On August 31, the Maharashtra Police released details of letters it claimed to have seized from five activists arrested this June in connection with the Bhima Koregaon violence in Maharashtra in January. The letters, police claimed, mention plans to allegedly purchase grenade launchers and ammunition worth Rs 8 crore for the banned Communist Party of India (Maoist).
In June, Pune police arrested Sudhir Dhawale from Mumbai, activist Rona Wilson from Delhi and lawyer Surendra Gadling, professor Shoma Sen and Adivasi rights activist Mahesh Raut from Nagpur. Almost three months later, on August 28, the Pune Police raided the homes of activists and lawyers in several states and arrested five — Varavara Rao in Hyderabad, Vernon Gonsalves and Arun Ferreira in Mumbai, Sudha Bharadwaj in Faridabad and Gautam Navlakha in Delhi.
A day later, while seeking custody of the suspects, the police told a city court through district government pleader Ujjwala Pawar that they were “active members” of the CPI-Maoists and part of a conspiracy to set up an “Anti Fascist Front”, whose objective was to “overthrow the democratic government of India”.
While many wonder what is objectionable about a front whose aim is to fight fascism, police say their objection is to more than just the name. They allege that the CPI-Maoists, through its mediators, funded the Elgaar Parishad of December 31, 2017, which is alleged to have contributed to the violence in areas around the city on the 200th commemoration of the Battle of Bhima Koregaon.
Ravindra Kadam, former joint comissioner of Pune City Police (now transferred to Nagpur) who initiated action in the Elgaar Parishad case, says, “For achieving their targets, Maoists work with three magic weapons: the party, the People’s Liberation Army (their armed group) and the United Front. The concept of urban Maoism is part of the United Front. It is their broad strategy to penetrate groups with discontent and motivate them to use revolutionary ways. In the Elgaar Parishad, they strategically gave a narrative to the 1818 war of Bhima Koregaon and…, united about 250 groups and successfully mobilised several persons….”
Police claimed in court that they had evidence that Maoist operatives allegedly routed funds to Mahesh Raut, former Prime Minister Rural Development (PMRD) fellow, who forwarded the money to Nagpur-based lawyer Surendra Gadling, who further gave it to Sudhir Dhawale, one of the key organisers of Elgaar Parishad.
Advocate Rahul Deshmukh, Vernon Gonsalves’s lawyer, said, “The allegations are that these people supported anti-fascist thought. Our question is what is wrong in that?… These allegations are laughable.”

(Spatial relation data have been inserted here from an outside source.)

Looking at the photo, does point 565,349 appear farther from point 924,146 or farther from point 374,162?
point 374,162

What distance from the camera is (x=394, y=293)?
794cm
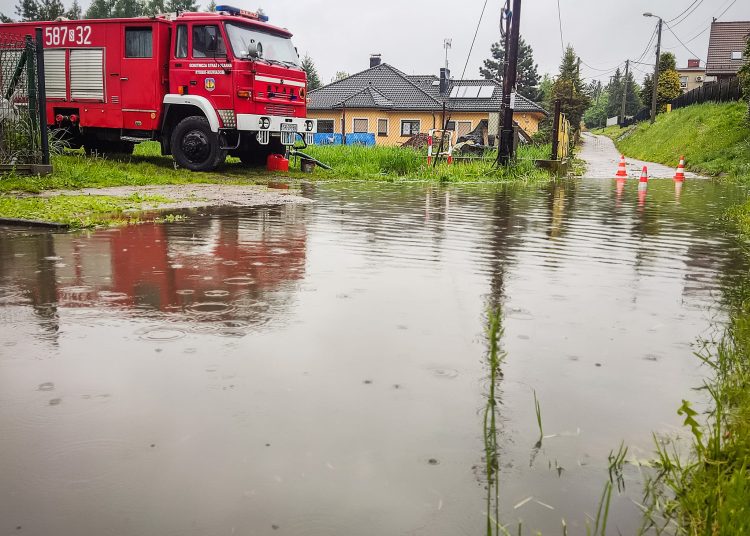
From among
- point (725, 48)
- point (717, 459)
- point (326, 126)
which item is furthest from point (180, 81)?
point (725, 48)

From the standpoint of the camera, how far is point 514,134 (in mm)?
19984

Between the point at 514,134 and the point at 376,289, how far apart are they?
15796mm

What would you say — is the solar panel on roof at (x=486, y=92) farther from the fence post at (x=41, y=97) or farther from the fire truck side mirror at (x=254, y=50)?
the fence post at (x=41, y=97)

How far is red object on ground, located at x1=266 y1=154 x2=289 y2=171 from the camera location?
17.6m

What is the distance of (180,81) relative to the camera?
599 inches

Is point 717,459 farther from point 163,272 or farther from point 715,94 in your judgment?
point 715,94

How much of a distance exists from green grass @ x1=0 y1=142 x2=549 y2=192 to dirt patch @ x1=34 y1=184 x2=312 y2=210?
578 millimetres

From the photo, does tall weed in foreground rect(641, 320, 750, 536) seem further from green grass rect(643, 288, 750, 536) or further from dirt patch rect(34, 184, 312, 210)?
dirt patch rect(34, 184, 312, 210)

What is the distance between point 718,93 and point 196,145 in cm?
3113

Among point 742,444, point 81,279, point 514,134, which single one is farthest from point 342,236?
point 514,134

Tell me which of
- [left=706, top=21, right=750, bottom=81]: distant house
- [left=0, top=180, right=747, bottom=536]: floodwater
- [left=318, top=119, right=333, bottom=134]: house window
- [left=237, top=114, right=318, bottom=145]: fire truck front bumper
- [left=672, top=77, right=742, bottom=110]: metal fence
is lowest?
[left=0, top=180, right=747, bottom=536]: floodwater

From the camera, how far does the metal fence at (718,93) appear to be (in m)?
33.8

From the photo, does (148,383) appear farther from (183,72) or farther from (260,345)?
(183,72)

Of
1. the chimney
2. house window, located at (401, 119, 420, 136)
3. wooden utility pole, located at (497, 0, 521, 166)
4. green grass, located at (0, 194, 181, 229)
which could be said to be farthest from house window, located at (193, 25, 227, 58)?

The FIR in the Elgaar Parishad case, lodged by Pune-based Tushar Damgude, initially named Harshali Potdar, Sudhir Dhawale of the Republican Panthers, Mumbai and Sagar Gorkhe, Ramesh Gaichor, Jyoti Jagtap and Deepak Dhengle of the Pune-based cultural organisation Kabir Kala Manch.
In his FIR, Damgude alleged that the suspects had tried to “mislead Dalits and spread the thoughts of violence in their minds”.
After police made their first round of arrests in June, they claimed to have recovered 25,000 GB electronic data, literature and others items from the suspects. The stringent Unlawful Activities Prevention Act was invoked against the suspects.
Based on the evidence seized from the five suspects, police named four Maoist operatives, including Milind Teltumbde, Prakash alias Ritupam Goswami, Manglu and Deepu, as acccused in this case.
Later, based on a letter allegedly recovered from Rona, police added the name of an “underground” Maoist operative Comrade Kishan alias Prashanti Bose as accused number 15 in this case.